Peuple martyr

Organisée par le Conseil de Coordination des organisations Arméniennes de France (CCAF), une cérémonie de commémoration du génocide arménien a eu lieu le lundi 24 avril, place Antonin Poncet.

Moment de grande émotion
Cent deux ans plus tard, le sang des arméniens ne cessent de couler, car ils sont frappés d’une double peine qui rend difficile aux descendants de faire leur deuil. D’abord le génocide qui a fait disparaitre plus d’un millions de personnes, puis le négationnisme, la Turquie refusant de reconnaitre ce génocide dont pourtant elle est l’auteur. Parce qu’ils étaient chrétiens, ils étaient coupables d’exister, et ont été traités comme du bétail, abattage planifié, minutieux, systématique. Cette population qui au cours des siècles avait beaucoup souffert, devait être rayée de la carte.
C’est le 24 avril 1915 qu’a débuté la rafle de la population arménienne en commençant par les intellectuels, qui furent systématiquement massacrés.
Beaucoup ont alors quitté le pays, c’est pourquoi la communauté arménienne lyonnaise compte aujourd’hui environ cinquante mille individus, certes français, mais dont la blessure n’est pas encore cicatrisée. « Il est plus fort que jamais de faire valoir nos droits, clame Marine membre du CCAF, la reconnaissance du génocide est sans limite dans le temps, les arméniens sont encore en danger, nous dénonçons cette Turquie meurtrière ». Seule la reconnaissance de la République arménienne permettra que s’instaure la paix. Le CCAF interpelle le préfet de la région Auvergne-Rhône-Alpes qui a des liens très forts avec l’Arménie du fait qu’elle soutient les territoires et les populations, et le maire de Lyon afin qu’ils confortent ce désir d’un régime pacifié qui est celui du peuple arménien. « Nous devons soutenir ceux qui se battent pour la liberté, affirme Gérard Collomb, ils ont besoin de notre solidarité, la communauté internationale doit se mobiliser ». En reconnaissant les erreurs qu’elle a commises dans le passé, une nation se grandit.

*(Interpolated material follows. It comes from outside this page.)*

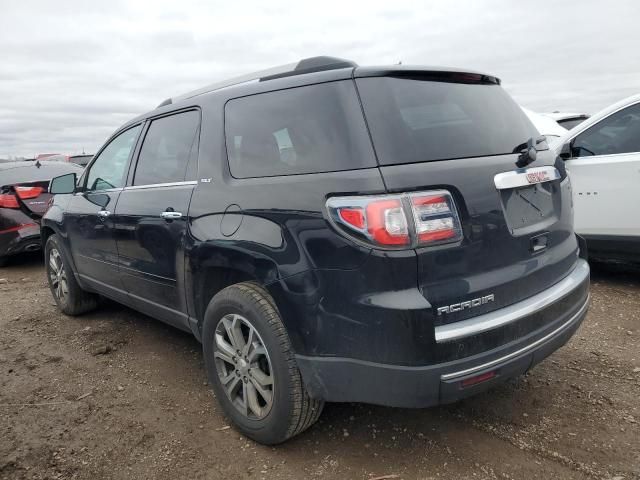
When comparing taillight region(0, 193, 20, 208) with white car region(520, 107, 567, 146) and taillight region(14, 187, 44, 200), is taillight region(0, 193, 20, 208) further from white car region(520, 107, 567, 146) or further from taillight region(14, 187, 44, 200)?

La mémoire des crimes d’hier, qui doit être transmise aux jeunes générations, ne doit cependant pas nous empêcher de voir les atrocités d’aujourd’hui, les persécutions des chrétiens d’orient, qui sont semblables à celles d’il y a un siècle, et se passent dans les mêmes régions. La France doit être au premier rang afin de construire une paix durable dans et entre les pays déchirés. La liberté et la vérité vaincront.